The maze of life sometimes looks dark and wild,
And oft when hopes are highest we're beguiled;
Oft when we stand on brinks of dark despair
Some happy turn with joy dispels our care.'
The relative proportions of the various characters have been preserved with rare skill, and the individuality of each is as firmly and clearly differentiated in a few rapid incisive strokes, as though he had expended pages of description on each, like Pope and Gay. Patie's cheery bonhomie and vivacious nature, his love of learning and his wise views of life and its duties, find an excellent foil in the slow, bashful, phlegmatic Roger, whose very 'blateness' denies him the bliss he covets in Jenny's love.

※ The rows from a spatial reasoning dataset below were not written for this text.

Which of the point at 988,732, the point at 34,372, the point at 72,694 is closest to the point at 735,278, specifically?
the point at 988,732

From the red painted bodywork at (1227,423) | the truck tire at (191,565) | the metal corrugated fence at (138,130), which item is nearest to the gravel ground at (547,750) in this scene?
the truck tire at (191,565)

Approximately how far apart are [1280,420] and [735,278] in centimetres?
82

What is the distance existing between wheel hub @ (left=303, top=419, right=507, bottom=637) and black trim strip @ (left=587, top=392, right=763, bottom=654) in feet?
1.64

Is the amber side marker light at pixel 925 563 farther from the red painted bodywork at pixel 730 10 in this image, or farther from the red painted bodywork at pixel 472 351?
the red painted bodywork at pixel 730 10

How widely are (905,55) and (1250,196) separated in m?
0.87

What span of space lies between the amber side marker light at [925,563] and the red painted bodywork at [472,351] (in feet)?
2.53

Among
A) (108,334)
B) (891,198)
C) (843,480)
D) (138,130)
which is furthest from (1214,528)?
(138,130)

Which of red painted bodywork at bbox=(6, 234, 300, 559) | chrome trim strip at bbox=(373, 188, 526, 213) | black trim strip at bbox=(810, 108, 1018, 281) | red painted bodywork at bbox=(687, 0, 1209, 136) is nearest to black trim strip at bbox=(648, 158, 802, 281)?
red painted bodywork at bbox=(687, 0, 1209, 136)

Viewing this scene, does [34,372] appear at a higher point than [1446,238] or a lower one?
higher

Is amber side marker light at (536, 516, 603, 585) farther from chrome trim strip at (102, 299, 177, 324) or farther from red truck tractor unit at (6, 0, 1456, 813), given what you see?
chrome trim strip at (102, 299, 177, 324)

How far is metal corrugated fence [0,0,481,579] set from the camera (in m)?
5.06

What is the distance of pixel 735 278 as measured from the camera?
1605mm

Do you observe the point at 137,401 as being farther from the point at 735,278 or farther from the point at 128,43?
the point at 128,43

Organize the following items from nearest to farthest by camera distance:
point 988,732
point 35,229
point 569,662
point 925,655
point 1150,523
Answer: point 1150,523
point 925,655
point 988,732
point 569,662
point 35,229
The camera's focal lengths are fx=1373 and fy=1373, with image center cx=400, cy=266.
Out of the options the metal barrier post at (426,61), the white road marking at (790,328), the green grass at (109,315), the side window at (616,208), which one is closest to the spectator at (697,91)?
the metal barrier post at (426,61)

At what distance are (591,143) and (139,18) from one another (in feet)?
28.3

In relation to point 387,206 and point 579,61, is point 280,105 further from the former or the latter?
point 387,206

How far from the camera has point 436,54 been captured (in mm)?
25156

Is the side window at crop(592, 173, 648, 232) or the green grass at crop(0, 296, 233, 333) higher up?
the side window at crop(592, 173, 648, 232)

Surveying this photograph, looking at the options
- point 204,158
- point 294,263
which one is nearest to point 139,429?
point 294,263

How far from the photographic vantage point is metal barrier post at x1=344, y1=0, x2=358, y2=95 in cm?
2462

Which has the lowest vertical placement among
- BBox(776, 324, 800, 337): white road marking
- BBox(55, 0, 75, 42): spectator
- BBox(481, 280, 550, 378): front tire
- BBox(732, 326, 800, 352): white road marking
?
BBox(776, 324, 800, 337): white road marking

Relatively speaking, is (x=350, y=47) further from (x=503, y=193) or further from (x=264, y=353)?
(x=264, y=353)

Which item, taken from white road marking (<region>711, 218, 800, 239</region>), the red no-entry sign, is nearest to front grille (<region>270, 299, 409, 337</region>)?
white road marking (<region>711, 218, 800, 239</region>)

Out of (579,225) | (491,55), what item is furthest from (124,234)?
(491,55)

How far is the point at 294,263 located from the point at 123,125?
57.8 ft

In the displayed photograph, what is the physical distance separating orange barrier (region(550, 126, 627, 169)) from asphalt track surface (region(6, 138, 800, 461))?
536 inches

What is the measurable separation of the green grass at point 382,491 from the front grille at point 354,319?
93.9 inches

Peggy is altogether charming,—a lovely, pure-souled, healthful, sport-loving maiden, with enough of her sex's foibles in her to leave her a very woman, yet with as few faults as it is possible for faulty human nature to be without. One of the most delightful heroines in pastoral poetry is Peggy. Jenny's prudish airs and affected dislike to the sterner sex are delicately yet incisively portrayed, while the staunch fidelity of Symon, the cheery chirpiness of Glaud, the bucolic ignorance and superstition of Bauldy, the cankered impatience of Madge—a spinster against her will, and the pathetic, age-worn weariness of Mause, are depicted with the assured hand of a master. Many of the lyrics interspersed throughout the pastoral are gems of rustic song; not high-class poetry, otherwise they would have been as out of place as would the Johnsonian minnows, talking, as Goldsmith said, like whales.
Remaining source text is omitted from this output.